Custom tools and retrieval sources

Follow these instructions to create your own custom tools.

Step 1: Choose a Tool to Implement

You can take a tool implementation easily from:

LangChain
- Tools: Tools | 🦜️🔗 LangChain
- Retrievers: Retrievers | 🦜️🔗 LangChain
- Vector Store: Vector stores | 🦜️🔗 LangChain
Llama index
- Data Connectors: Data Connectors | Llama Index
Connector
- https://github.com/cohere-ai/quick-start-connectors
Custom implementation

Step 2: Select Your Tool Type

There are three types of tools:

Data Loader: This tool type retrieves data from a source. Examples include the LangChain Wikipedia retriever and Arxiv.
File Loader: This tool type loads and parses files. Examples include the LangChain Vector DB Retriever and LlamaIndex Upload PDF Retriever.
Function: This is a unique tool type that performs a specific action. Examples include the Python Interpreter and Calculator.

Step 3: Implement the Tool

Add your tool implementation here (please note that this link might change). The specific subfolder used will depend on the type of tool you're implementing.

If you need to install a new module to run your tool, execute the following command and run make dev again.

poetry add <MODULE> --group community

If you're working on a File or Data Loader, follow the steps outlined in Implementing a Retriever.

If you're implementing a Function Tool, refer to the steps in Implementing a Function Tool.

Implementing a Retriever

Add the implementation inside a tool class that inherits BaseRetrieval and needs to implement the function def retrieve_documents(self, query: str, **kwargs: Any) -> List[Dict[str, Any]]:

You can define custom configurations for your tool within the __init__ function. Set the exact values for these variables during Step 4.

You can also develop a tool that requires a token or authentication. To do this, simply set your variable in the .env file.

For example, for Wikipedia we have a custom configuration:

class LangChainWikiRetriever(BaseRetrieval):
    """
    This class retrieves documents from Wikipedia using the langchain package.
    This requires wikipedia package to be installed.
    """

    def __init__(self, chunk_size: int = 300, chunk_overlap: int = 0):
        self.chunk_size = chunk_size
        self.chunk_overlap = chunk_overlap

    def retrieve_documents(self, query: str, **kwargs: Any) -> List[Dict[str, Any]]:
        wiki_retriever = WikipediaRetriever()
        docs = wiki_retriever.get_relevant_documents(query)
        text_splitter = CharacterTextSplitter(
            chunk_size=self.chunk_size, chunk_overlap=self.chunk_overlap
        )
        documents = text_splitter.split_documents(docs)
        return [
            {
                "text": doc.page_content,
                "title": doc.metadata.get("title", None),
                "url": doc.metadata.get("source", None),
            }
            for doc in documents
        ]

And for internet search, we need an API key

class TavilyInternetSearch(BaseRetrieval):
    def __init__(self):
        if "TAVILY_API_KEY" not in os.environ:
            raise ValueError("Please set the TAVILY_API_KEY environment variable.")

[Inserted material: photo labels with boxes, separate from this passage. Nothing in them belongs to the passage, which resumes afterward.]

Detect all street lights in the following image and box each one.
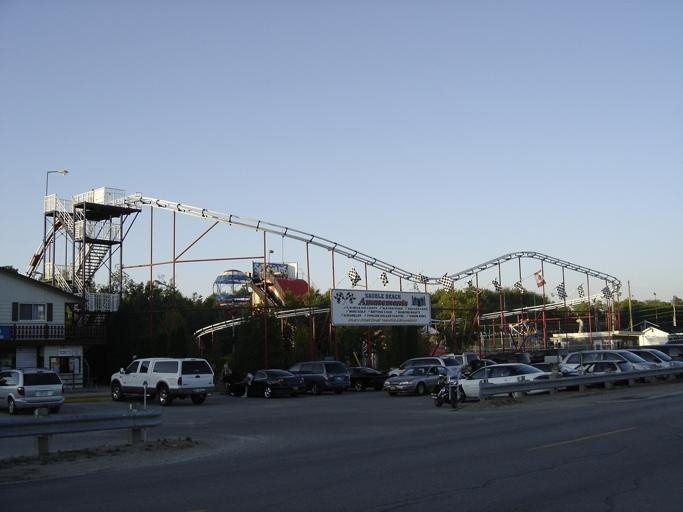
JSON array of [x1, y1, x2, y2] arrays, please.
[[268, 248, 275, 267], [652, 291, 657, 324], [42, 168, 70, 281]]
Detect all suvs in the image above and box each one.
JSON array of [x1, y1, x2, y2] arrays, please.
[[110, 356, 216, 405], [387, 357, 447, 378], [0, 366, 65, 415]]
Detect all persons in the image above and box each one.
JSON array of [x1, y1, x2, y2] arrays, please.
[[222, 363, 232, 395], [239, 369, 255, 398]]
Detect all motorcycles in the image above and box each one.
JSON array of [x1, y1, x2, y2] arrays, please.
[[429, 369, 462, 410]]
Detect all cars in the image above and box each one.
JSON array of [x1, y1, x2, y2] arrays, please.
[[440, 347, 683, 401], [347, 366, 388, 393], [228, 369, 306, 399], [384, 365, 449, 397]]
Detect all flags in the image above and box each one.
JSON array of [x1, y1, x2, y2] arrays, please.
[[514, 282, 523, 290], [347, 267, 362, 287], [534, 271, 546, 288], [491, 279, 502, 291], [379, 272, 389, 287], [556, 282, 567, 299], [601, 286, 612, 299], [577, 285, 584, 298], [440, 276, 453, 289]]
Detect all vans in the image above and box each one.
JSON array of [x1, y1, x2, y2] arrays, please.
[[287, 360, 351, 396]]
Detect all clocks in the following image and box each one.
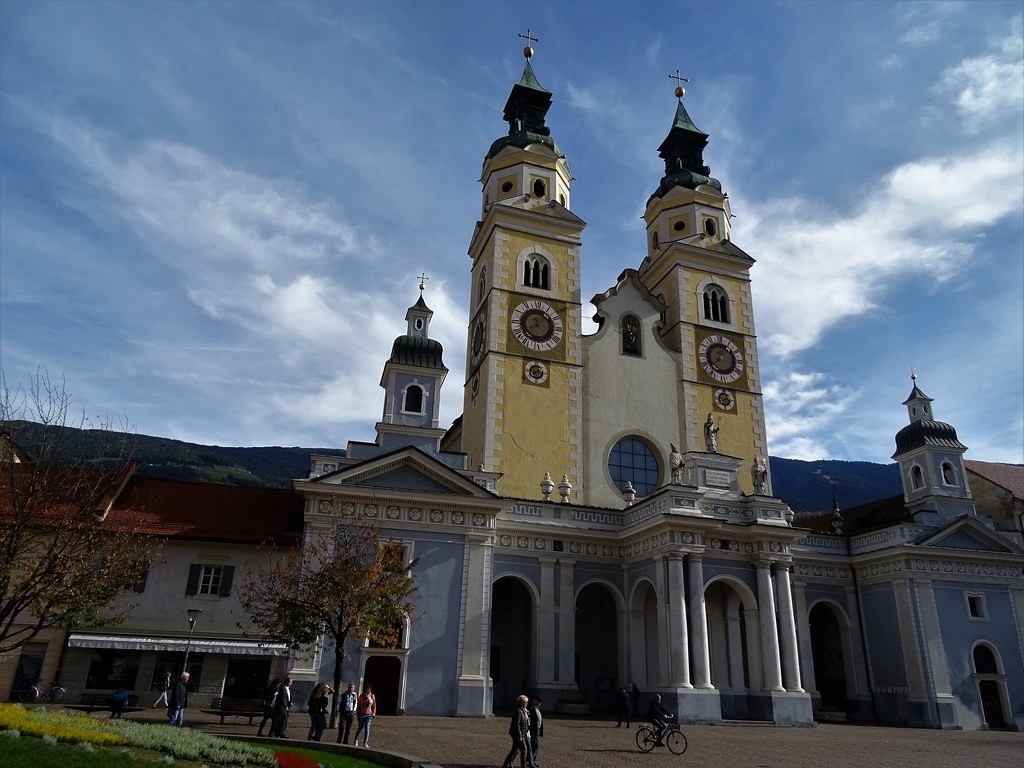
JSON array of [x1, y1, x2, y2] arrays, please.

        self.api_key = os.environ["TAVILY_API_KEY"]
        self.client = TavilyClient(api_key=self.api_key)

    def retrieve_documents(self, query: str, **kwargs: Any) -> List[Dict[str, Any]]:
        content = self.client.search(query=query, search_depth="advanced")

        if "results" not in content:
            return []

        return [
            {
                "url": result["url"],
                "text": result["content"],
            }
            for result in content["results"]

Note that all Retrievers should return a list of Dicts, and each Dict should contain at least a text key.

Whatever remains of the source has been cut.